Numbers one and two don't count. They are guys I went to high school with. It was a small school and most of us have kept in touch since before FB. Number 3 lives in England and is doing quite well. Once we got all of the preliminary catching up out of the way, I am content to be among his numerous friends/fans. His band recently released their 4th EP worldwide.
Numbers 3 and 5 have been on my mind more than most lately. Number 3 because we have reconnected in a more spectacular way than I could have anticipated. Number 5 because he just got divorced, and we have talked some about this, as well as some possible new developments in our respective lives.

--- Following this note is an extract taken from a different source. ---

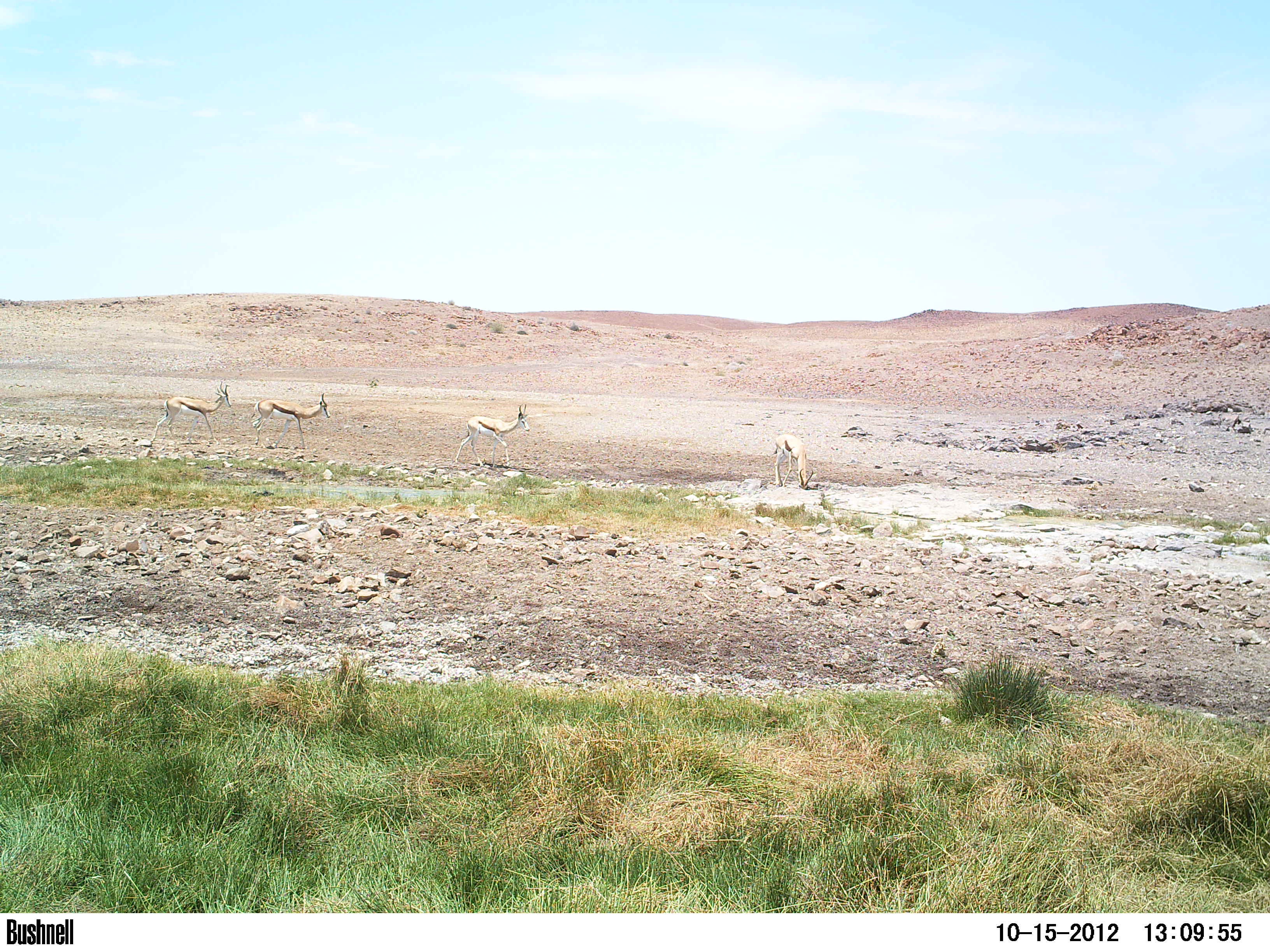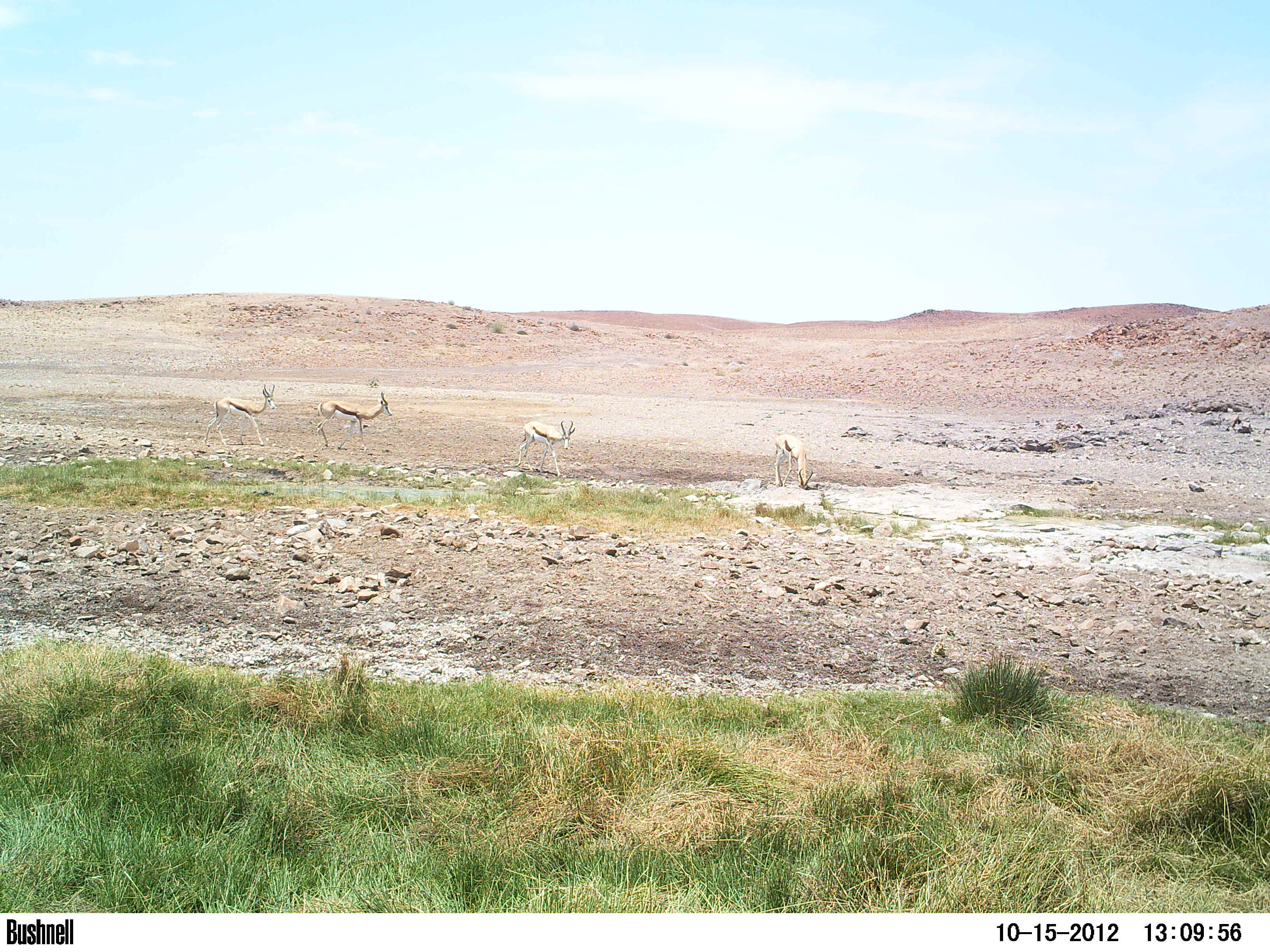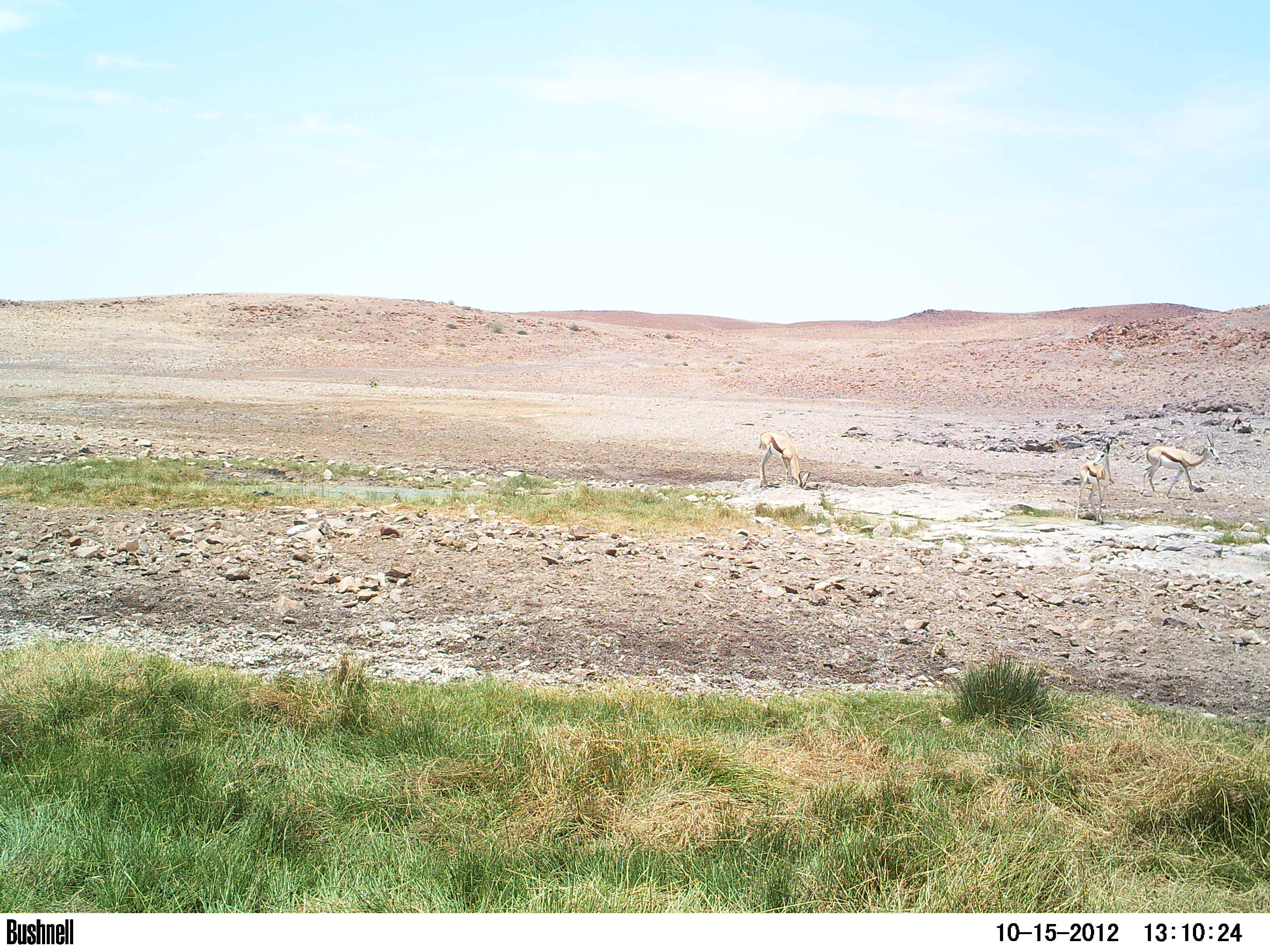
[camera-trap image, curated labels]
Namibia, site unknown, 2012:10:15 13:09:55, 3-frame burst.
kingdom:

The reason I am writing about any of them at all is because Number 3 implied today that his marriage may be coming to an end. He has mentioned this before, but not in a way that suggested it might be in the foreseeable future. We haven't talked about it, so I do not know any of the details. That's not really my point for this post.
The point is that one of my first thoughts today was to note that the two people I was most serious about before my husband are also two of the people I have talked with lately about relationships. The self-centered part of me automatically inserts myself into their situations, in the guise of trying to relate their situation(s) to mine.
Now keep in mind that the self-centered part of me is not the confident type, it is the neurotic type. I have no reason to think the break up of their marriages has anything to do with me. No, the thought I am left with at the end of the day, other than concern about what prompted my friend to mention his marriage in this way, is to wonder if either of them would have been as willing to reconnect and open up about relationships past and present if their current situations had been in better shape.
The neurotic part of me finds it hard to imagine that either of them looked me up for any reason other than to be polite and maybe satisfy their curiosity. Oh wait, I looked them up. All they had to do was accept the invite. They probably really were just being polite. The reason(s) for the overture on my part will have to wait for another day.